With the growing challenge of aging populations around the world, the study of elderly care facilities is an essential initiative to accommodate the particular needs of these disadvantaged communities and promote social equity. Thus, 14,578 communities were selected in this paper, and the accessibility of elderly care facilities in community-life circles was researched, with a focus on the imbalanced distribution in downtown Shanghai. Eight types of elderly care facilities were obtained from the Shanghai elderly care service platform, which were divided into two categories according to their service scale.

This paper comprehensively considers the elderly care needs under the three modes of home care, community care, and institutional care, as well as the accessibility requirements for children to visit. Category−I considers the accessibility of elderly care facilities resources for older adults who depend on community and home-based elderly care. Two aspects are considered for Category−II: first, the potential demand for Category−II by the older adults living at home; second, for the elderly in institutions, the accessibility for their children to visit conveniently.

Activity ▸
Print everything in the Shanghai elderly care passage from "With the growing" down to "their service scale.", word for word. The lines after this come from a separate source, not from the Shanghai elderly care passage.

Source material ▸
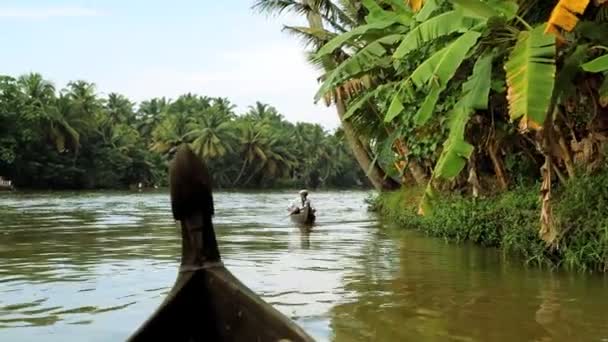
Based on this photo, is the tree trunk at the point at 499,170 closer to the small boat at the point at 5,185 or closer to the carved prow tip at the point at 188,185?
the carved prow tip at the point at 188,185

Reply to the task ▸
With the growing challenge of aging populations around the world, the study of elderly care facilities is an essential initiative to accommodate the particular needs of these disadvantaged communities and promote social equity. Thus, 14,578 communities were selected in this paper, and the accessibility of elderly care facilities in community-life circles was researched, with a focus on the imbalanced distribution in downtown Shanghai. Eight types of elderly care facilities were obtained from the Shanghai elderly care service platform, which were divided into two categories according to their service scale.